3. The New Training Method: The "Strict Teacher" (CopyNCE)

Now that they have this perfect map (PixTrace), they needed a way to teach the AI to use it. Enter CopyNCE.

Think of the AI as a student taking a test.

  • Old Teachers: Would show the student two photos and say, "These are similar." But they didn't explain why or which parts matched. The student would guess, often getting it wrong.
  • The CopyNCE Teacher: Uses the PixTrace logbook to be incredibly specific. It points to a patch on the "stolen" image and says, "Look! This specific patch here corresponds to this specific patch there. They overlap by 40%."

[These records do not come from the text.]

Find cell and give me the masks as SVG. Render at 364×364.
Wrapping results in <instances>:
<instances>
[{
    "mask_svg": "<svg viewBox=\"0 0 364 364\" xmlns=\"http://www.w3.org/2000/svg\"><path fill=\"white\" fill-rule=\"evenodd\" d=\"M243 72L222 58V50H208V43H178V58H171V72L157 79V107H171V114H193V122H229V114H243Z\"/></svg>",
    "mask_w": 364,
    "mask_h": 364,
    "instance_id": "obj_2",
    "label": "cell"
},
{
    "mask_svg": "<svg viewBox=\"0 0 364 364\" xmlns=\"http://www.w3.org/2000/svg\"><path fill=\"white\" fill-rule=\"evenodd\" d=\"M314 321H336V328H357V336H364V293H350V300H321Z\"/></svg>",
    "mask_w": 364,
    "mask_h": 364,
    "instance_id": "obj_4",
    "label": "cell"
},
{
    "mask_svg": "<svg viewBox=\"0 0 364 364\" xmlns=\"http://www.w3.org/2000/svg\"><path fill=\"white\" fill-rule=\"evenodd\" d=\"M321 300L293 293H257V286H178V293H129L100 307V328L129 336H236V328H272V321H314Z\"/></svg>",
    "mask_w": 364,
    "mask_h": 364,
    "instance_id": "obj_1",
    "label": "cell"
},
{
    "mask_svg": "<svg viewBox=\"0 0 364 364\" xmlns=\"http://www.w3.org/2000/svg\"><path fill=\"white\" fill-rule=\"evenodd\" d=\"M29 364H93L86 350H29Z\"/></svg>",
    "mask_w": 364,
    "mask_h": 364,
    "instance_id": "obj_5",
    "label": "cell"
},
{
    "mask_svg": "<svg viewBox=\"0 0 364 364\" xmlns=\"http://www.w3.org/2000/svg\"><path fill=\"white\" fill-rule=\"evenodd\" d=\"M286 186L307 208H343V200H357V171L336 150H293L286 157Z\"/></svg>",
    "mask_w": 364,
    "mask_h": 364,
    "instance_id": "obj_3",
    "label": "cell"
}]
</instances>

It forces the AI to learn the geometry of the theft. It teaches the AI: "Don't just guess that the whole image is similar. Prove that the specific pieces fit together like a puzzle."

4. The Result: A Super-Detective

Because the AI learned to track the "footprints" of pixels, it became incredibly good at spotting even the most sophisticated edits.

  • Performance: On a major test (the DISC21 competition), this new method became the world champion. It found stolen images that other methods missed.
  • Interpretability: Unlike other "black box" AI models that just give a "Yes/No" answer, this system can actually show you where the copy happened. It can highlight the specific squirrel in a photo that was copied from another image, proving it knows exactly what it's looking at.

Summary Analogy

Imagine trying to find a specific page torn out of a book and pasted into another book.

  • Old AI: Looks at the two books and says, "They look similar enough." (Often wrong).
  • PixTrace + CopyNCE: Keeps a record of every page number. It sees the torn page, tracks its page number, and says, "Aha! Page 42 in Book B is definitely Page 42 from Book A, even though the ink color changed."

By following the "footprints" of the pixels, this new method makes it nearly impossible for image thieves to hide their edits.